[The Lions of the Lord by Harry Leon Wilson]@TWC D-Link bookThe Lions of the Lord CHAPTER XIV 15/25
A moment so, then he fell back upon the couch, all his body quivering under the ecstasy from her parted lips, his triumphant senses rioting insolently through the gray, cold garden of his vows. She drew a little back, her hands resting on his shoulders, and he saw again the firelight shining in her eyes and upon her lips.

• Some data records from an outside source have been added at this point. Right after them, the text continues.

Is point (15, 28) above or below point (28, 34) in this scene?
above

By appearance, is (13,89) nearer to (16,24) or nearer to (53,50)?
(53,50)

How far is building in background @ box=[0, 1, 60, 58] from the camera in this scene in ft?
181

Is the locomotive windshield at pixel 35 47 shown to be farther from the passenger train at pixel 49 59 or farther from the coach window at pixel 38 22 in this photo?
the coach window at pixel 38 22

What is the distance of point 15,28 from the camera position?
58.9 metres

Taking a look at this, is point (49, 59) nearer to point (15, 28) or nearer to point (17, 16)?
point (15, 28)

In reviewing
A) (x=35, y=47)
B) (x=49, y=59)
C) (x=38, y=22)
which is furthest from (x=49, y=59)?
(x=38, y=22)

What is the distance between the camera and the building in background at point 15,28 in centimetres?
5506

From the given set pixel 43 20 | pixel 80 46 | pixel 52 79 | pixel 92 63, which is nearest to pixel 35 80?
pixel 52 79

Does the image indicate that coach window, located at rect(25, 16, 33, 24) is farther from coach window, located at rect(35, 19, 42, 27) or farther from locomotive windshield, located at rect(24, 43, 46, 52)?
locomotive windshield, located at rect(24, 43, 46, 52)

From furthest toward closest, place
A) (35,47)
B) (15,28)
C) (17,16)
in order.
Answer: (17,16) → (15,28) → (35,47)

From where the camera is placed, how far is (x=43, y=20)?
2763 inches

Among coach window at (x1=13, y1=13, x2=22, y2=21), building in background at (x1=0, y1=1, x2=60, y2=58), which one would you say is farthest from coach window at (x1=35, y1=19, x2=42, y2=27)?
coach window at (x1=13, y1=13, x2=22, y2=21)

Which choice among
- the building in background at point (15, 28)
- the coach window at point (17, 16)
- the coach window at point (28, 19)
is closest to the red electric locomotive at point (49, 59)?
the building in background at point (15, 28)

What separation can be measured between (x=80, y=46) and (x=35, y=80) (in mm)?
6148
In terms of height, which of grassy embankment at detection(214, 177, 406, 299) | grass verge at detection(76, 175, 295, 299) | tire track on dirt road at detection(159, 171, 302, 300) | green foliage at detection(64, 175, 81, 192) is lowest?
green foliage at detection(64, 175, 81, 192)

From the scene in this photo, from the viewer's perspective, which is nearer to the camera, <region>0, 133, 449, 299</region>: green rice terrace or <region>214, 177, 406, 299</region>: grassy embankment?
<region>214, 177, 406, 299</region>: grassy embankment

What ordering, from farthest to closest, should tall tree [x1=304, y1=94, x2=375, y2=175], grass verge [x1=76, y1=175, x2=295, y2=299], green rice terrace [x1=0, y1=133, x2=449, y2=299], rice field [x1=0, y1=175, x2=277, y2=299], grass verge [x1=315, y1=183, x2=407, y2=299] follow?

Yet the eyes were now lighted with a strange, sad reluctance, even while the mutinous lips opened their inciting welcome. He was floating--floating midway between a cold, bleak heaven of denial and a luring hell of consent; floating recklessly, as if careless to which his soul should go. His gaze was once more upon her face, and now, in a curiously cool little second of observation, he saw mirrored there the same conflicting duality that he knew raged within himself.
In her eyes glowed the pure flame of fear and protest--but on her mad lips was the curl of provocation.
And as the man in him had waited carelessly, in a sensuous luxury of unconcern, for his soul to go where it might--far up or far down--so now the woman waited before him in an incurious, unbiassed calm--the clear eyes with their grave, stern "_No_!"-- the parted lips all but shuddering out their "_Yes_!" Still he looked and still the leaning woman waited--waited to welcome with impartial fervour the angel or the devil that might come forth. And then, as he lay so, there started with electric quickness, from some sudden coldness of recollection, the image of Prue.
Sharp and vivid it shone from this chill of truth like a glittering star from the clean winter sky outside.